Dimasa kepemimpinan (alm.) H.M. Soeharto atau masa-masa awal kepemimpinannya sebagai kepala negara dan kepala pemerintahan, telah terjadi banyak kasus yang diduga sebagai pelanggaran HAM yang berat. Warisan kejahatan masa lalu yang otoriter pada zaman pemerintahan Soeharto tersebut dijalankan lewat sejumlah kebijakan politik yang represif, maupun lewat perundang-undangan yang diskriminatif untuk meredam berbagai aspirasi masyarakat. Pada era Orde Baru peran Soeharto selaku Presiden sangatlah dominan dan paling menentukan arah dan kebijakan politik pada saat itu. Dimasa pemerintahannya pendekatan keamanan sangat dominan dalam menunjang eksistensi rezim politiknya dan kebijakan ekonomi pembangunan. Berbagai kebijakan dan praktik kekerasan mendapatkan restu dari Soeharto. Akibatnya terdapat berbagai bentuk pelanggaran HAM berupa pembunuhan, penyiksaan, penahanan sewenang-wenang, penculikan, perampasan harta benda, maupun diskriminasi sosial dalam periode kepemimpinan pemerintahan alm. Soeharto.
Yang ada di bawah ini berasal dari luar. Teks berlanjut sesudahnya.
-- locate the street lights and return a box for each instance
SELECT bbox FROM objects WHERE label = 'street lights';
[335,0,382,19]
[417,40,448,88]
Berikut adalah temuan dan catatan atas sejumlah kasus, baik yang merupakan hasil kerja Komnas HAM sebagaimana dimandatkan oleh UU No. 39 Tahun 1999 tentang HAM maupun  UU No. 26 Tahun 2000 tentang Pengadilan HAM. Ataupun catatan dari sejumlah lembaga masyarakat sipil dimana peran sertanya di dalam penegakan HAM dijamin oleh Pasal 100 UU No. 39 Tahun 1999;

a.Dalam kasus 1965-1966, (alm.) Soeharto dalam tindakan kejahatan terhadap kemanusiaan di pulau Buru sebagai Panglima Komando Operasi Pemulihan Keamanan dan Ketertiban yang disingkat Ko Ops Pemulihan Kam/Tib. Melalui keputusan Presiden No. 179/KOTI/65, secara resmi berdiri Komando Operasi Pemulihan Keamanan dan Ketertiban (KOPKAMTIB). Sebagai Panglima Komando Operasi Pemulihan Keamanan dan Ketertiban telah menyebabkan ribuan orang menjadi korban pembunuhan, penangkapan, penahanan massal dan pembuangan ke pulau Buru (Laporan Tim Pengkajian Pelanggaran HAM Suharto, 2003).
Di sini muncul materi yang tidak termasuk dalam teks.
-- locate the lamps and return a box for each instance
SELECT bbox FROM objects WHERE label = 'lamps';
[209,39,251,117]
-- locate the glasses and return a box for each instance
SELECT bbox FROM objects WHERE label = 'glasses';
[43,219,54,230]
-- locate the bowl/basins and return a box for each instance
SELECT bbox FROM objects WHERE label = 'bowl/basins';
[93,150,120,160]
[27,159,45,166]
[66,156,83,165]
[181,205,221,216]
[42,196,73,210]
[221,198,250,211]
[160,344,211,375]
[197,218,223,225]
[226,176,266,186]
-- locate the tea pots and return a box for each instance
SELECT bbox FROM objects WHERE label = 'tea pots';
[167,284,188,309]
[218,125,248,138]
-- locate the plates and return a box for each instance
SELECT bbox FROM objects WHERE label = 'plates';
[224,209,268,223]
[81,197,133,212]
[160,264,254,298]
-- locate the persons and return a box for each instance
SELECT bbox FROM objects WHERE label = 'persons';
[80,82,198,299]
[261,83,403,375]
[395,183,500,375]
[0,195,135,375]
b.Pembunuhan tanpa melalui pengadilan terhadap residivis, bromocorah, gali dan preman yang dikenal sebagai “penembakan misterius” pada tahun 1981-1985Kebijakan Soeharto atas persoalan ini, terlihat jelas dalam pidato rutin kenegaraan pada Agustus 1981, ia  mengungkapkan bahwa pelaku kriminal harus dihukum dengan cara yang sama saat ia memperlakukan korbannya. Operasi tersebut juga bagian dari efek kejut  (shock terapy) sebagaimana diakuinya dalam otobiografi Soeharto yang berjudul Pikiran, Ucapan, dan Tindakan Saya (Ramadhan KH, hal 389, 1989). Sementara Amnesty Internasional lembaga advokasi HAM dengan skala internasional dalam laporannya mencatat korban jiwa karena kebijakan tersebut mencapai kurang lebih sekitar 5000 orang, tersebar di wilayah Jawa Timur, Jawa Tengah dan Bandung (Amnesty Internasional, 31 Oktober 1983; Indonesia-Extrajudicial Executions of Suspected Criminals) .
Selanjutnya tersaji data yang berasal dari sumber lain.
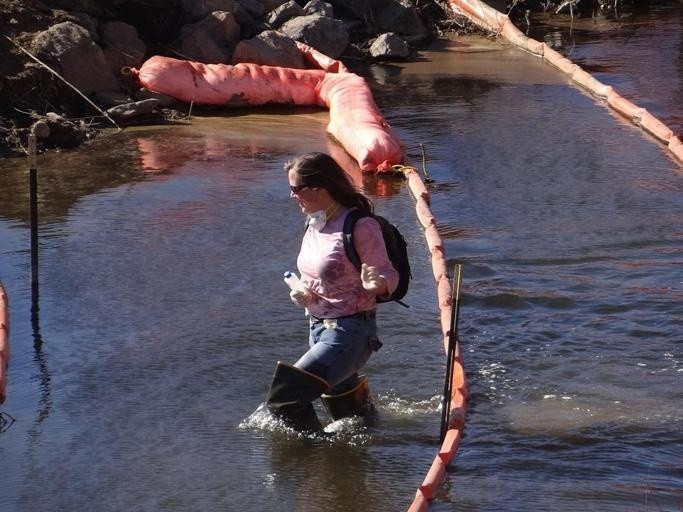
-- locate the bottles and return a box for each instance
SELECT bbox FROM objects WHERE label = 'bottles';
[283,271,313,304]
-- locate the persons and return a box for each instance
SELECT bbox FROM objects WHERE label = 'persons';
[266,151,400,435]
c.Kebijakan represif yang diambil Soeharto terhadap kelompok-kelompok Islam yang dianggap ekstrem juga mengakibatkan meletusnya peristiwa Talangsari 1987, mengakibatkan korban 130 orang meninggal, 77 orang  mengalami pengusiran atau pemindahan penduduk secara paksa,  53 orang terampas kemerdekaannya, 45 orang mengalami penyiksaan, dan 229 orang mengalami penganiayaan (Laporan Ringkasan Tim Adhoc Penyelidikan Pelanggaran HAM Berat Talangsari 1989,  Komnas HAM, 2008; Hasil Investigasi KontraS, 2006).
d.Pemberlakuan Daerah Operasi Militer (DOM) di Aceh (1989-1998). Pemberlakuan operasi ini adalah kebijakan yang diputuskan secara internal oleh ABRI setelah mendapat persetujuan dari Presiden Soeharto (Laporan 5 Sub Tim Kajian, Tim Pengkajian Pelanggaran HAM Soeharto, Komnas HAM, 2003). Operasi militer ini telah melahirkan penderitaan yang berkepanjangan bagi masyarakat Aceh, khususnya perempuan dan anak-anak. Berdasarkan hasil investigasi Komnas HAM, dalam kurun waktu sepuluh tahun berlangsungnya operasi militer telah menyebabkan sedikitnya 781 orang tewas, 163 orang hilang, 368 orang mengalami penyiksaan/penganiayaan dan 102 perempuan mengalami perkosaan. Sementara itu Forum Peduli Hak Asasi Manusia Aceh (FP HAM) mendokumentasikan sebanyak 1.321 korban pembunuhan, 1.958 orang hilang, 3.430 orang mengalami penyiksaan dan 128 orang perempuan mengalami perkosaan. Operasi tersebut juga telah berdampak sangat buruk kepada kehidupan sosial budaya dan juga kehidupan beribadah rakyat Aceh, yang sudah dijalani dan dipraktikkan dengan baik selama bertahun-tahun sebelumnya (Komponen Masyarakat Sipil Aceh, dalam surat yang ditujukan kepada Presiden Susilo Bambang Yudhoyono, 25 Oktober 2010; baca juga Laporan Komisi Independen Pengusutan Tindak Kekerasan Aceh; 1999).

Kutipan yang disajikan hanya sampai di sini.